**THE TASKS**
(1) According to the Friday morning report, why are the garage apron and front sidewalk clear of snow?
(2) From the Friday morning report, extract the stretch from "Friday, January 21, 2011" through "be the last.".
(3) Write what comes next in the Friday morning report, continuing after its final sentence.

**READING TEXT**

────────

Friday, January 21, 2011

Friday morning report

We have 2 inches of snow on the ground, but it will probably be gone by Monday. Yesterday’s snow was only the second measureable snowfall of the season and, with any luck, will be the last.
Naturally, all of the schools are closed.
The concrete apron in front of our garage and the front sidewalk are completely clear of snow because they retained enough heat to melt it when it fell yesterday, so I have no snow to shovel – not that I'd bother for 2 inches of the stuff.
The baristas at Seattle Grind must think I’ve died. I haven’t been in for coffee in a couple of weeks and I’m not going in today either.
Ever since I realized I could make my own mocha cappuccino at home, I’ve lost my enthusiasm for driving in to town and paying for coffee. And after the equivalent of a vente mocha cappuccino first thing in the morning, I’m pretty coffeed-out for the day. And I rather enjoy thinking about the money I’m saving on coffee and gasoline.

────────

**ROWS**

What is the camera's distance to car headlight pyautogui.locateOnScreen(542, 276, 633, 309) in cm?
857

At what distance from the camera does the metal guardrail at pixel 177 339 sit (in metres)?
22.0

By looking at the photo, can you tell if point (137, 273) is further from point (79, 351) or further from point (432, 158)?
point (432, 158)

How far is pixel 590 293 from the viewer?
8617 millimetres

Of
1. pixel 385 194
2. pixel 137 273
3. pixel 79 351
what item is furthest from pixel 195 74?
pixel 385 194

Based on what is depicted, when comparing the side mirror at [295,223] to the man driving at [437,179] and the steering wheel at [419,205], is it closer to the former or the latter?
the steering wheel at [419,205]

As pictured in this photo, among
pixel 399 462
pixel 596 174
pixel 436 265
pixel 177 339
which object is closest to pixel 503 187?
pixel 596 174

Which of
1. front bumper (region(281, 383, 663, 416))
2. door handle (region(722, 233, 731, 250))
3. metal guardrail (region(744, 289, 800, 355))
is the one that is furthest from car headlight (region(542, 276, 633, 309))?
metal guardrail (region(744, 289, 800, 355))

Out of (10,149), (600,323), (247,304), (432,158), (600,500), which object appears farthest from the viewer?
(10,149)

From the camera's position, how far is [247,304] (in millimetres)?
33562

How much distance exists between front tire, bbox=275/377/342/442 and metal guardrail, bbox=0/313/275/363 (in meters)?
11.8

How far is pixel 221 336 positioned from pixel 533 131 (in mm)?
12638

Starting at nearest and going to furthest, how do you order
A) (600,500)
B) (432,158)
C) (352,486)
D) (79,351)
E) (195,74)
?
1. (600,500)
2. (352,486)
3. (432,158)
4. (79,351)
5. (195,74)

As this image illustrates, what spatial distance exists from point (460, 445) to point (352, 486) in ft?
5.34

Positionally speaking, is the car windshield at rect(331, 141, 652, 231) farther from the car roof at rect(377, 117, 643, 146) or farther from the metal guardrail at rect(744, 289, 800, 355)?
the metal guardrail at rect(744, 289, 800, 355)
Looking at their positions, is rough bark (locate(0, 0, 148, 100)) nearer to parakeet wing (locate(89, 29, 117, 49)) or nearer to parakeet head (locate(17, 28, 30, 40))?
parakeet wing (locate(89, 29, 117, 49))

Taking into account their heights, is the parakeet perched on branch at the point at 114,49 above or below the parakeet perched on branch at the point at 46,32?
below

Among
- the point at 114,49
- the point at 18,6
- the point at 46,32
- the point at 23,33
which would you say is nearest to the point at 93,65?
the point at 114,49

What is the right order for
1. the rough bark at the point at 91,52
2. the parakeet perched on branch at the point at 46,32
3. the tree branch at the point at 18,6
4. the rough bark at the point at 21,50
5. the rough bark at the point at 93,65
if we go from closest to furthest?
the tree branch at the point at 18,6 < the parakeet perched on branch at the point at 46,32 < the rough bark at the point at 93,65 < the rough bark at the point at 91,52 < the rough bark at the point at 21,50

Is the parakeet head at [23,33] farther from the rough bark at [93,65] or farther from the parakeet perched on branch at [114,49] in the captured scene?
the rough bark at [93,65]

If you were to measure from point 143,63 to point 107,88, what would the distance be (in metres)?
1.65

────────

**RESPONSES PER TASK**
(1) They retained enough heat to melt the snow as it fell.

(2)
Friday, January 21, 2011

Friday morning report

We have 2 inches of snow on the ground, but it will probably be gone by Monday. Yesterday’s snow was only the second measureable snowfall of the season and, with any luck, will be the last.

(3)
Our tax documents are trickling in slowly and I have a copy of H&R Block’s tax software for 2010, but there’s no rush. The IRS says it will take them at least until the middle of next month, and maybe longer, to update their computers for those of us who itemize our deductions.
Speaking (or writing) of which, I need to go to the post office to pick up the mail and maybe buy some stamps. I just checked the list of stamps to be issued this year by the U.S. Postal Service:
  • Lunar New Year - Year of the Rabbit
  • Black Heritage - Barbara Jordan
  • Kansas Statehood
  • Ronald Reagan
  • Garden of Love - a set of 10 flower stamps
  • Jazz
  • Legends of Hollywood - Gregory Peck
  • Helen Hayes - The "First Lady of Theater"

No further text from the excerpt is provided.